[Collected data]
□ □ □ □ □

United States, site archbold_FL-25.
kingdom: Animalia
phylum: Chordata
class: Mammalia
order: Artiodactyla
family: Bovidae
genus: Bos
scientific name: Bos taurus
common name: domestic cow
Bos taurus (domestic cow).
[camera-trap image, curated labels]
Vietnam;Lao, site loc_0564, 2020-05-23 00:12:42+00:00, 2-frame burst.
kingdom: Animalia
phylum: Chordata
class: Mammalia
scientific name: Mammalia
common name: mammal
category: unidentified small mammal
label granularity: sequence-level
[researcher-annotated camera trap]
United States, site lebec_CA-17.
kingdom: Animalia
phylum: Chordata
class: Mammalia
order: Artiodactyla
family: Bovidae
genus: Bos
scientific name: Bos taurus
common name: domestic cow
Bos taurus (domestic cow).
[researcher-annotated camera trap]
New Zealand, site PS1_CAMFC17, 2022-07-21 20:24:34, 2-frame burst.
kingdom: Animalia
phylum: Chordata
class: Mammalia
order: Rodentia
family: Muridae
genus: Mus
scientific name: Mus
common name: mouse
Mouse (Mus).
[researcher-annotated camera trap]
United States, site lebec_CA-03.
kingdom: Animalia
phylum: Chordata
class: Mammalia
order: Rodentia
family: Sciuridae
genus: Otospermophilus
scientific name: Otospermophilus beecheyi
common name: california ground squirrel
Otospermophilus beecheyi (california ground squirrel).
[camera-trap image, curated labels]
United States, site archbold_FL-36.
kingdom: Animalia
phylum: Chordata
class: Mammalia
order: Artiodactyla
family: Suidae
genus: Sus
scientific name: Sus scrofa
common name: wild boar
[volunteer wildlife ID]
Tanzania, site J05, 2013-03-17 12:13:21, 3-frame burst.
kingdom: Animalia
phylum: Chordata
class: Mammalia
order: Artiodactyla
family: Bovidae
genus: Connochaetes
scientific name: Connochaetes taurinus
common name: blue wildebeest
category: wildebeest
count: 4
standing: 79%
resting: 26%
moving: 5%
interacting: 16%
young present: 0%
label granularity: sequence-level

□ □ □ □ □

WHAT YOU SHOULD DO >> Take the entries above and repeat them. Alter nothing.

TASK OUTPUT >>
United States, site archbold_FL-25.
kingdom: Animalia
phylum: Chordata
class: Mammalia
order: Artiodactyla
family: Bovidae
genus: Bos
scientific name: Bos taurus
common name: domestic cow
Bos taurus (domestic cow).
[camera-trap image, curated labels]
Vietnam;Lao, site loc_0564, 2020-05-23 00:12:42+00:00, 2-frame burst.
kingdom: Animalia
phylum: Chordata
class: Mammalia
scientific name: Mammalia
common name: mammal
category: unidentified small mammal
label granularity: sequence-level
[researcher-annotated camera trap]
United States, site lebec_CA-17.
kingdom: Animalia
phylum: Chordata
class: Mammalia
order: Artiodactyla
family: Bovidae
genus: Bos
scientific name: Bos taurus
common name: domestic cow
Bos taurus (domestic cow).
[researcher-annotated camera trap]
New Zealand, site PS1_CAMFC17, 2022-07-21 20:24:34, 2-frame burst.
kingdom: Animalia
phylum: Chordata
class: Mammalia
order: Rodentia
family: Muridae
genus: Mus
scientific name: Mus
common name: mouse
Mouse (Mus).
[researcher-annotated camera trap]
United States, site lebec_CA-03.
kingdom: Animalia
phylum: Chordata
class: Mammalia
order: Rodentia
family: Sciuridae
genus: Otospermophilus
scientific name: Otospermophilus beecheyi
common name: california ground squirrel
Otospermophilus beecheyi (california ground squirrel).
[camera-trap image, curated labels]
United States, site archbold_FL-36.
kingdom: Animalia
phylum: Chordata
class: Mammalia
order: Artiodactyla
family: Suidae
genus: Sus
scientific name: Sus scrofa
common name: wild boar
[volunteer wildlife ID]
Tanzania, site J05, 2013-03-17 12:13:21, 3-frame burst.
kingdom: Animalia
phylum: Chordata
class: Mammalia
order: Artiodactyla
family: Bovidae
genus: Connochaetes
scientific name: Connochaetes taurinus
common name: blue wildebeest
category: wildebeest
count: 4
standing: 79%
resting: 26%
moving: 5%
interacting: 16%
young present: 0%
label granularity: sequence-level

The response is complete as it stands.